**** Supplied information

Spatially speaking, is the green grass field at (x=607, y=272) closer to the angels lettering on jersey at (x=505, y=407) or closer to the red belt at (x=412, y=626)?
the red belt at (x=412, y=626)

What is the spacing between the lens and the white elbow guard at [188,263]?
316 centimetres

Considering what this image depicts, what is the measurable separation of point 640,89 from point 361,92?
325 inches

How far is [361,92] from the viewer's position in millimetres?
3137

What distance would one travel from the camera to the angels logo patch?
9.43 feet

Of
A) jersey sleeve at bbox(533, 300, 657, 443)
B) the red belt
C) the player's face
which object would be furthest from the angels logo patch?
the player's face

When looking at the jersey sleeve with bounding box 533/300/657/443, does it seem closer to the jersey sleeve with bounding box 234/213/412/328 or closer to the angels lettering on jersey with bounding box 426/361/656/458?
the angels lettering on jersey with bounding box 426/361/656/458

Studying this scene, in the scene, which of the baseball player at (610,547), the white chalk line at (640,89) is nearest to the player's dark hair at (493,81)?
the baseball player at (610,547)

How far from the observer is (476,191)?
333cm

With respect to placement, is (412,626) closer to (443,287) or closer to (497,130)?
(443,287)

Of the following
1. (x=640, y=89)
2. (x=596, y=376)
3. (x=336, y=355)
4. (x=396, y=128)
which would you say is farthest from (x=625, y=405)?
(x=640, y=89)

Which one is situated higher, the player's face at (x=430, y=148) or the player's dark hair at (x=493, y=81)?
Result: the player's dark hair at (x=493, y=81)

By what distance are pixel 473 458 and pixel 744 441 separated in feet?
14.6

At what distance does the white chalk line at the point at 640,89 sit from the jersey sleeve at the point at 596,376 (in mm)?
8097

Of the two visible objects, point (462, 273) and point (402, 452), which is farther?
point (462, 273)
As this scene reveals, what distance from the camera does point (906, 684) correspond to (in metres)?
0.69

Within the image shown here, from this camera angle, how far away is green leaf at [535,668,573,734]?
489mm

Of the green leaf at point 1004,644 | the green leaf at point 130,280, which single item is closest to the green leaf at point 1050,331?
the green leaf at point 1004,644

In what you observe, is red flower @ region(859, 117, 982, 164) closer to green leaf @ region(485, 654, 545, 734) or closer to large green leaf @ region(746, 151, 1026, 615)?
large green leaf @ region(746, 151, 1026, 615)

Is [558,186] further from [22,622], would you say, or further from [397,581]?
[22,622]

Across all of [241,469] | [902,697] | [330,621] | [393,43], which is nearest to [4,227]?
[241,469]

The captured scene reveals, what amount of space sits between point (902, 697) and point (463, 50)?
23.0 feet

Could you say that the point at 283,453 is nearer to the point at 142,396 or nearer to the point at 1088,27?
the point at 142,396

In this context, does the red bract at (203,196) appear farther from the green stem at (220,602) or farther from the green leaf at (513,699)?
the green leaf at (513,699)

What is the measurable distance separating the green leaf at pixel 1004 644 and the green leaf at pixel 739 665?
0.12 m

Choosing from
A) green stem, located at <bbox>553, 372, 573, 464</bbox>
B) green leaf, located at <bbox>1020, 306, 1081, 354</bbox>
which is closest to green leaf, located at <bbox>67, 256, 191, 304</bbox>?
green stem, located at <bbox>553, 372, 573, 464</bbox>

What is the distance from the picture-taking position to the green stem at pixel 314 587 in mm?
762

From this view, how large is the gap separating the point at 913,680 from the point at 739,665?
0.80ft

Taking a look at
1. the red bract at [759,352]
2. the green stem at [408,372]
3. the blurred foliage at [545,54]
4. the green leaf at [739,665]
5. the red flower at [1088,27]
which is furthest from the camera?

********

Your instructions ▸ Find every line above that contains the word "chalk" and copy each of those lines in full.

The completed task ▸
Studying this scene, in the scene, which of the baseball player at (610,547), the white chalk line at (640,89) is nearest to the player's dark hair at (493,81)?
At what distance does the white chalk line at the point at 640,89 sit from the jersey sleeve at the point at 596,376 (in mm)?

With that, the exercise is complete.